Because defendants' permissive counterclaim is predicated on diversity of citizenship jurisdiction, the Court must follow Delaware conflict of laws rules in determining what substantive law to apply. Under these rules, the substantive rights of the parties to a tort action are governed by the law of the place in which the tort occurred. Read v. Baker, 430 F.Supp. 472, 476 (D.Del.1977). In this case, the alleged publication of defamatory material giving rise to the various counts of the counterclaim occurred in Delaware; therefore, the application of the absolute privilege must be measured by Delaware substantive law.

The Courts of this state have recognized the general principle that otherwise defamatory statements made by judges, parties, witnesses and attorneys, during the course of judicial proceedings, are absolutely privileged, and may not give rise to a cognizable legal claim. See Short v. News Journal Company, 212 A.2d 718, 719 (Del. Super.1965); McLaughlin v. Copeland, 455 F.Supp. 749, 751 (D.Del.1978), aff'd without opinion, 595 F.2d 1213 (3d Cir. 1979); Read v. Penn Central Company, C.A. No. 79-207 (D.Del. Jan. 28, 1982) (unpublished); Tatro v. Esham, 335 A.2d 623, 626 (Del.Super. 1975). This principle is subject to only one limitation. Besides being made in the course of a judicial proceeding, the privileged statements must be relevant or pertinent to the case. This requirement of relevancy, however, has been liberally construed. Strict legal relevance need not be demonstrated; instead the allegedly defamatory statements must have only some connection to the subject matter of the pending action. See 50 Am.Jr.2d, Libel and Slander § 237; Annot. 23 A.L.R.3d 1172, 1176 (1969), and cases cited therein.

The purpose served by the absolute privilege is to facilitate the flow of communication between persons involved in judicial proceedings and, thus, to aid in the complete and full disclosure of facts necessary to a fair adjudication. See Sriberg v. Raymond, 544 F.2d 15, 16 (1st Cir. 1976). To accomplish this goal, the privilege protects judges, parties, attorneys, witnesses and other persons connected with litigation from the apprehension of defamation suits, thus permitting them to speak and write freely, without undue restraint. See Devlin v. Greiner, 147 N.J.Super. 446, 371 A.2d 380 (1977); Fenning v. S. G. Holding Corp., 47 N.J.Super. 110, 135 A.2d 346 (N.J.Super. 1957). Moreover, the protection afforded by the privilege is absolute; so long as the statement is pertinent to, and made in the course of, a judicial proceeding, even a showing of malice will not divest the statement of its immune status. Middlesex Concrete Products v. Carteret Ind. Ass'n, 68 N.J.Super. 85, 172 A.2d 22, 25 (Div.1961); Restatement (Second) of Torts, Ch. 25, Topic 2, Title B at 243.
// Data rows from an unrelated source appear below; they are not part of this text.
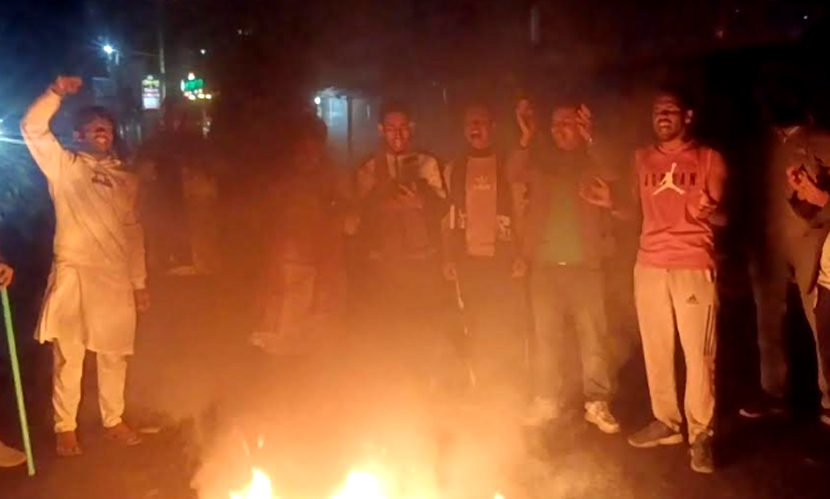 হাদির মৃত্যুতে রাতে নোয়াখালীতে সড়কে আগুন জ্বালিয়ে বিক্ষোভ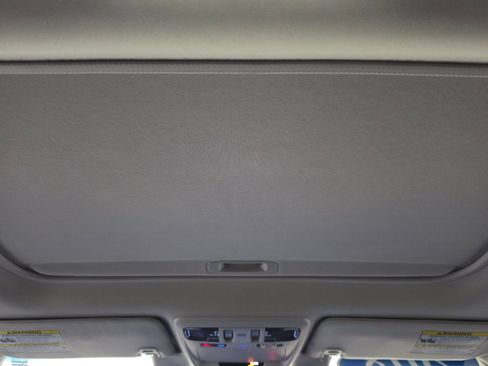 Used 2018 Subaru Outback 2.5i Limited image 29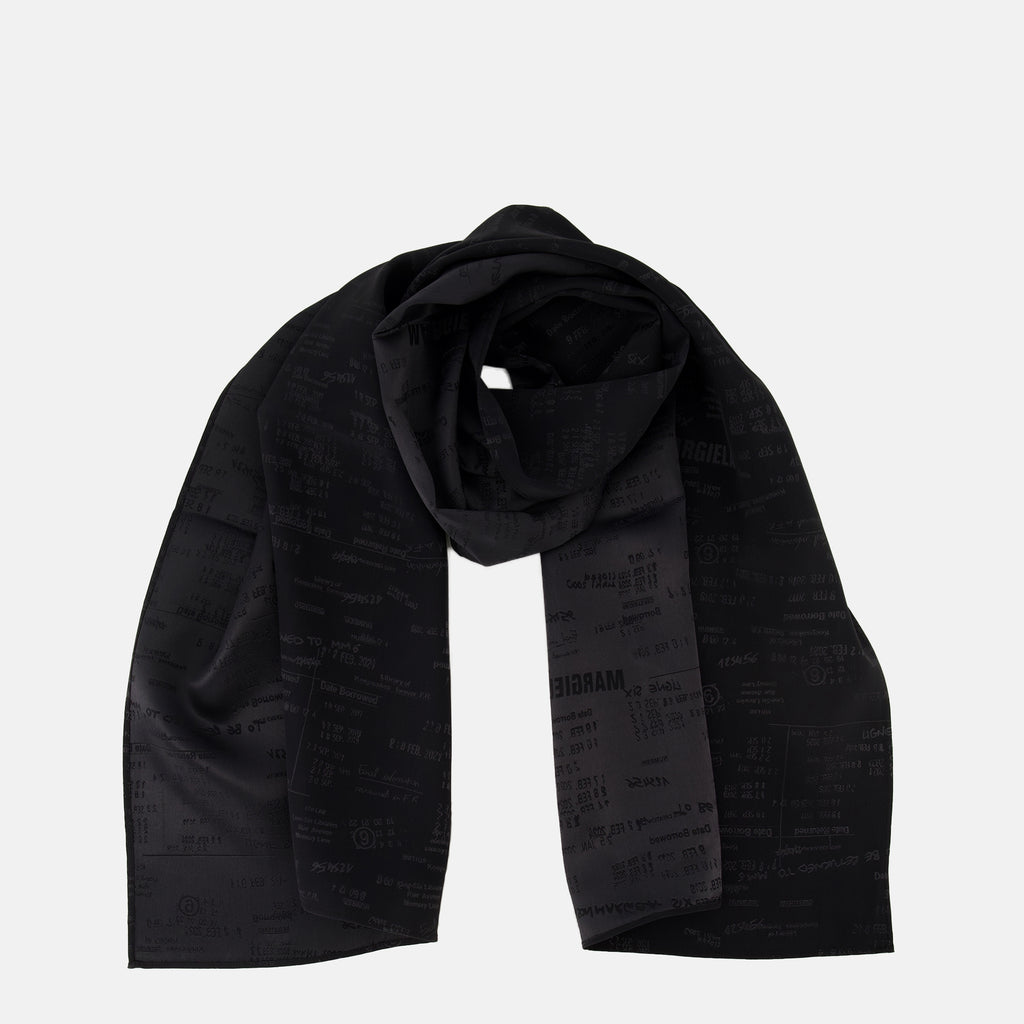 Imagen del foulard estampado en negro y gris de la marca Mm6 para mujeres - Temporada Primavera-Verano 2026 - Vista Detallada 2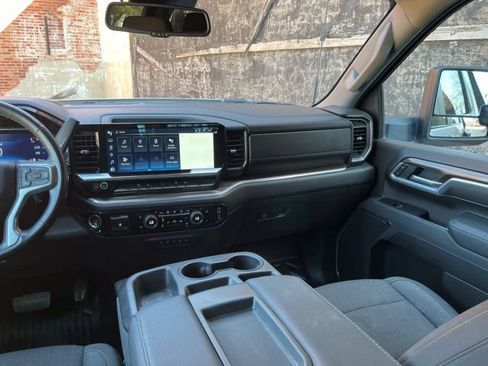 Used 2024 Chevrolet Silverado 3500 LT w/ Convenience Package AWD/4WD image 34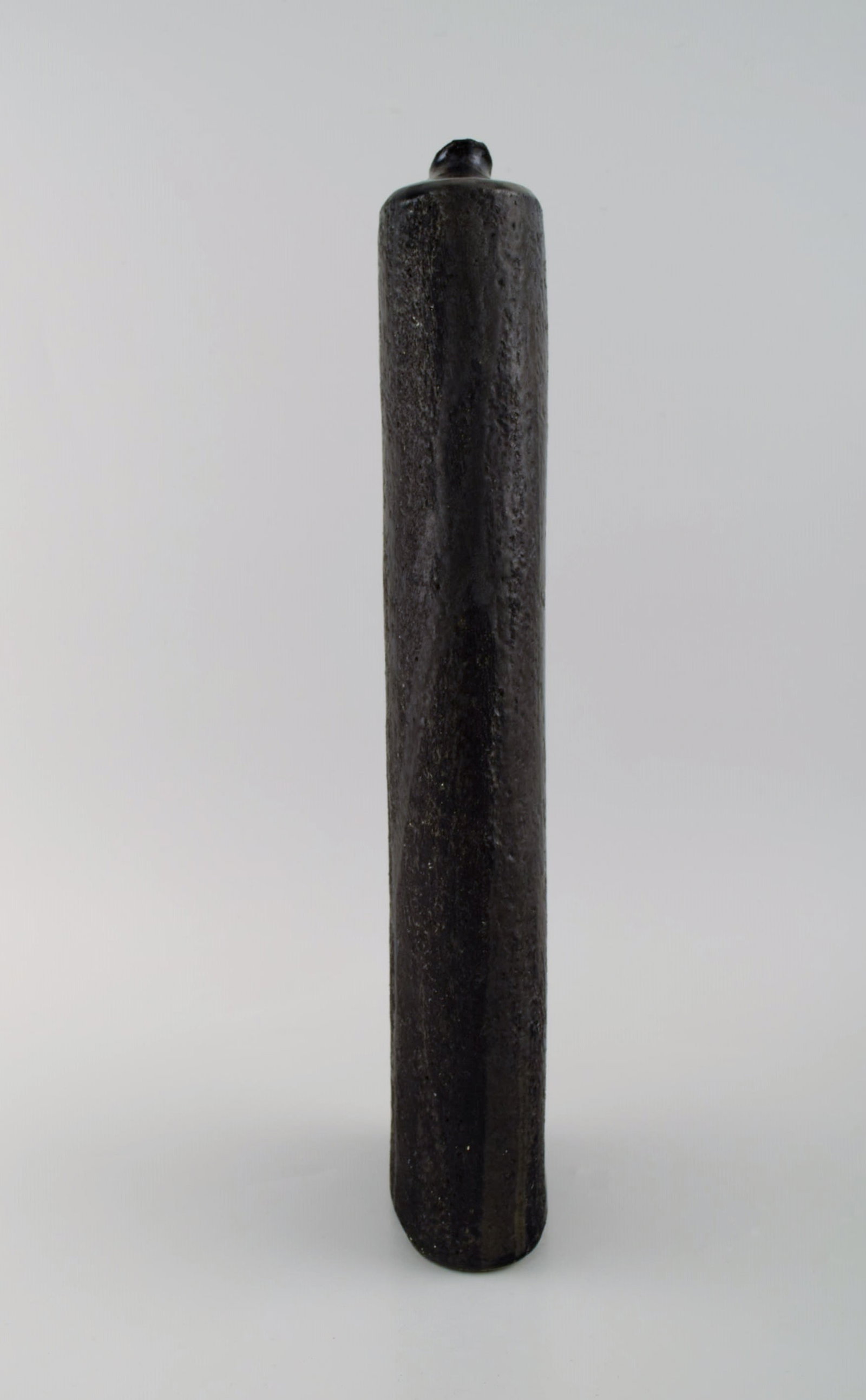 European studio ceramicist. Large unique vase in glazed stoneware. Beautiful glaze in black and - 7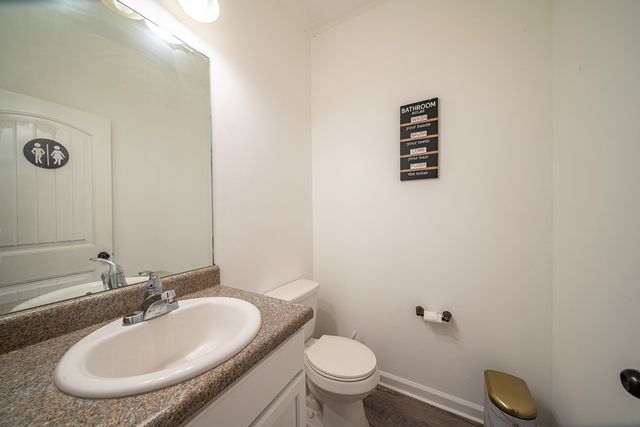 33 Churchill Drive, Fort Mitchell, AL 36856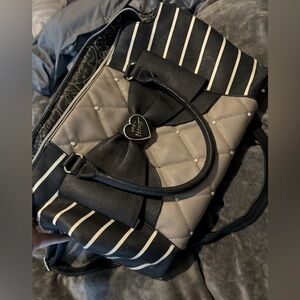 Betsy Johnson cross-body bow purse! Like new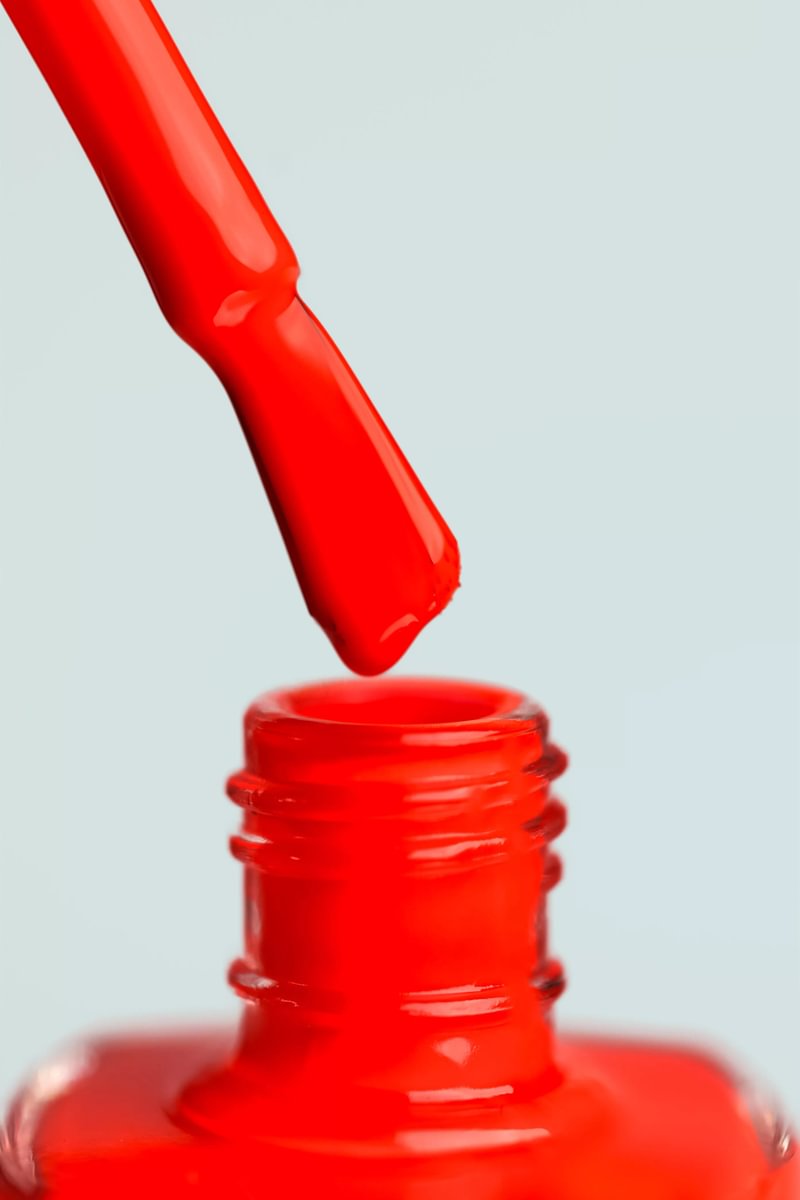 Kinetics SHIELD Gel Polish #615 VOW 15ml – UV Gel Nagellack in Crimson Red, HEMA‑frei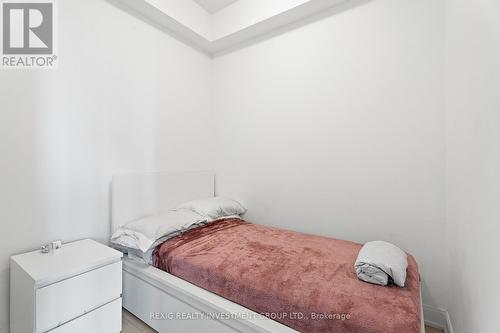 4007 - 70 Annie Craig Drive, Toronto, ON - Indoor Photo Showing Bedroom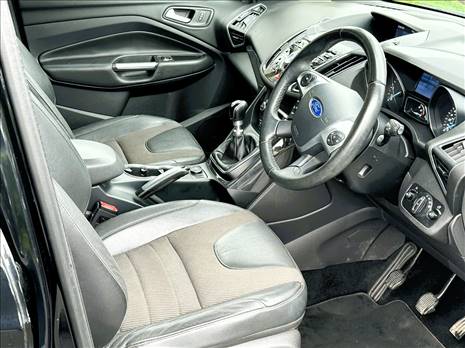 SOLD FORD KUGA TITANIUM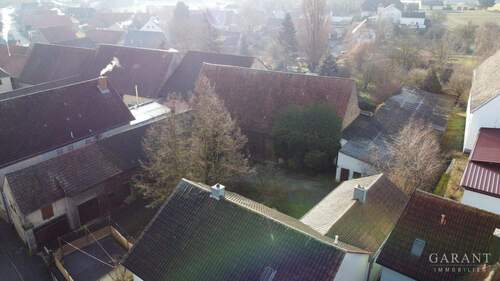 Hof - 7 Zimmer Mehrfamilienhaus, Wohnhaus in Dettelbach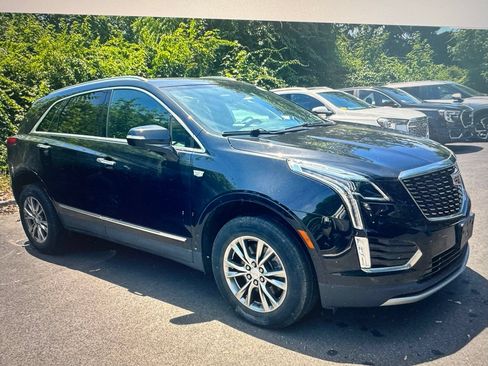 Used 2022 Cadillac XT5 Premium Luxury FWD image 2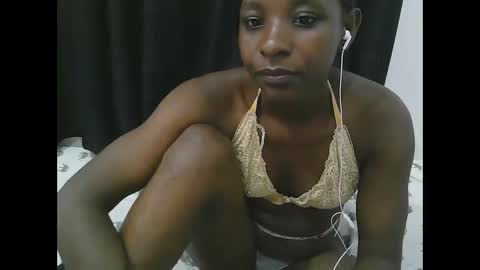 pretty online show from 04/15/26, 12:01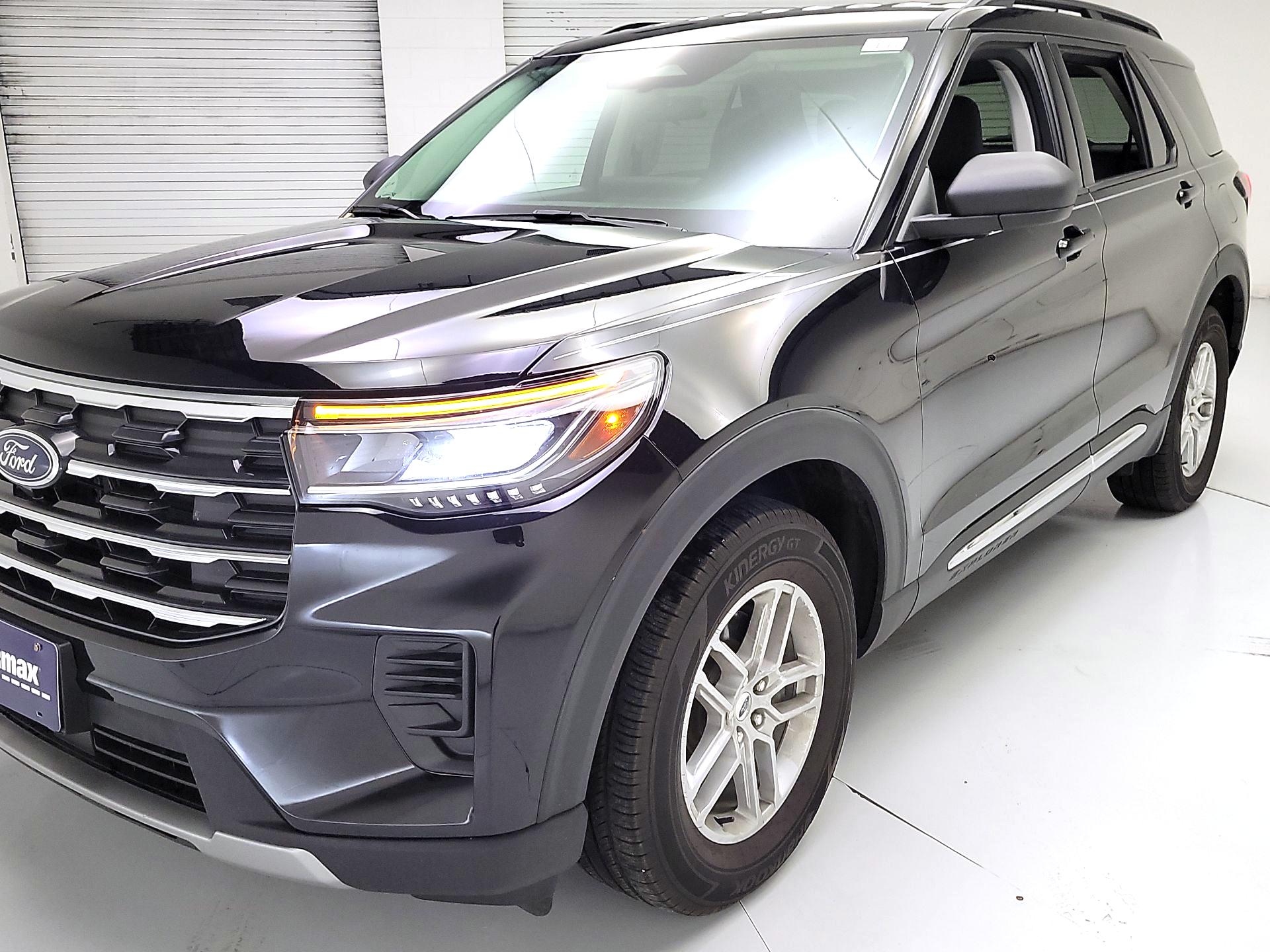 Thumbnail: 2025 Ford Explorer - 3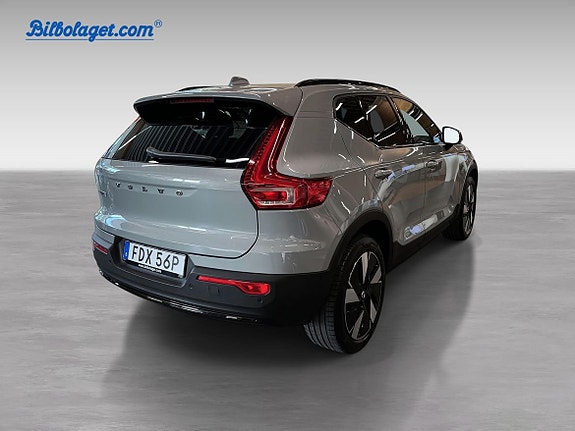 Volvo EX40 6 of 16
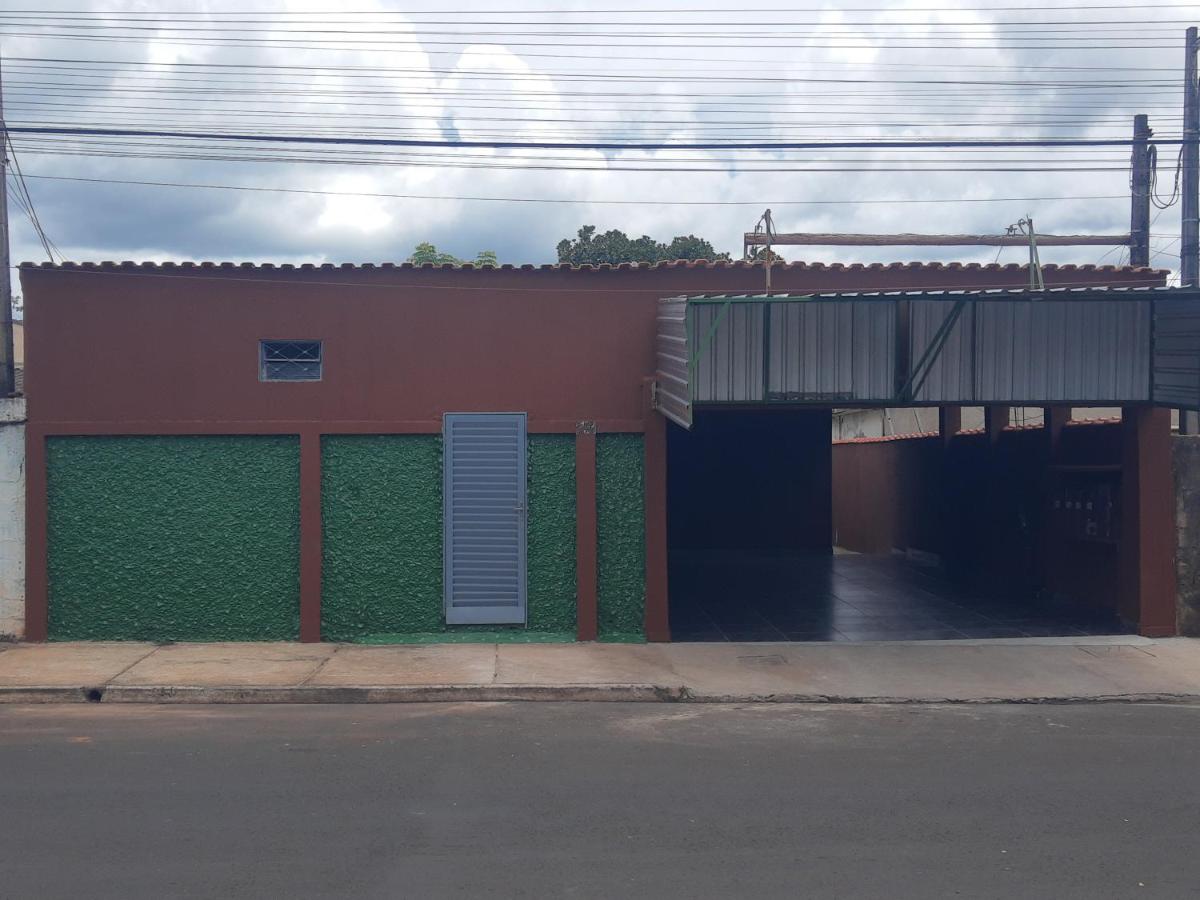 Casa individual com garagem - B&B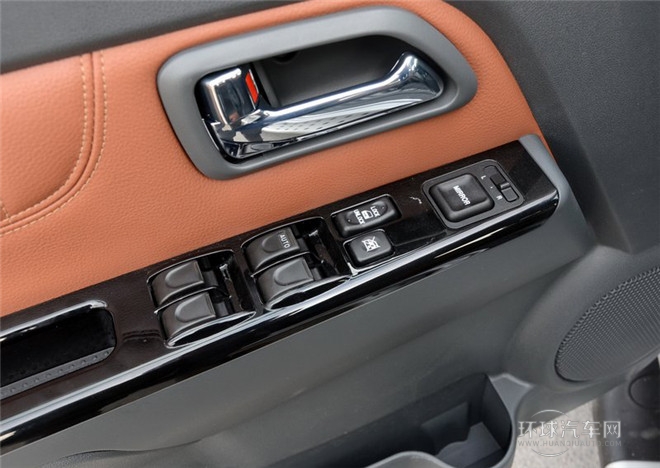 2014款 2.4L歐洲版 兩驅進取型大雙排4G69S4N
At the outset, the Court must address the first prerequisite for claiming the absolute privilege—whether the allegedly defamatory statements in this case were made during the course of a judicial proceeding, and thus arose in a privileged context. If the occasion on which the statements were made is privileged, the Court must then determine whether the contents of the statements were pertinent to this action. See Asay v. Hallmark Cards, Inc., 594 F.2d 692, 698 (8th Cir. 1979).

Defendants argue that the oral statements made by Hoover to the seven individuals on the customer list and the representations contained in the letter written by Hoover's attorneys were not made during the course of a judicial proceeding and, therefore, cannot fall within the ambit of the absolute privilege. Defendants essentially contend that unless the allegedly defamatory statements are made in open court or in a document filed with the court, in which judicial discipline may be brought to bear on calumnious conduct, the absolute privilege may not be invoked. Plaintiff predictably disputes the narrow compass given to the absolute privilege by the defendants, arguing that disclosure of the allegations of the complaint to potential witnesses during pre-trial discovery is appropriately covered by the privilege.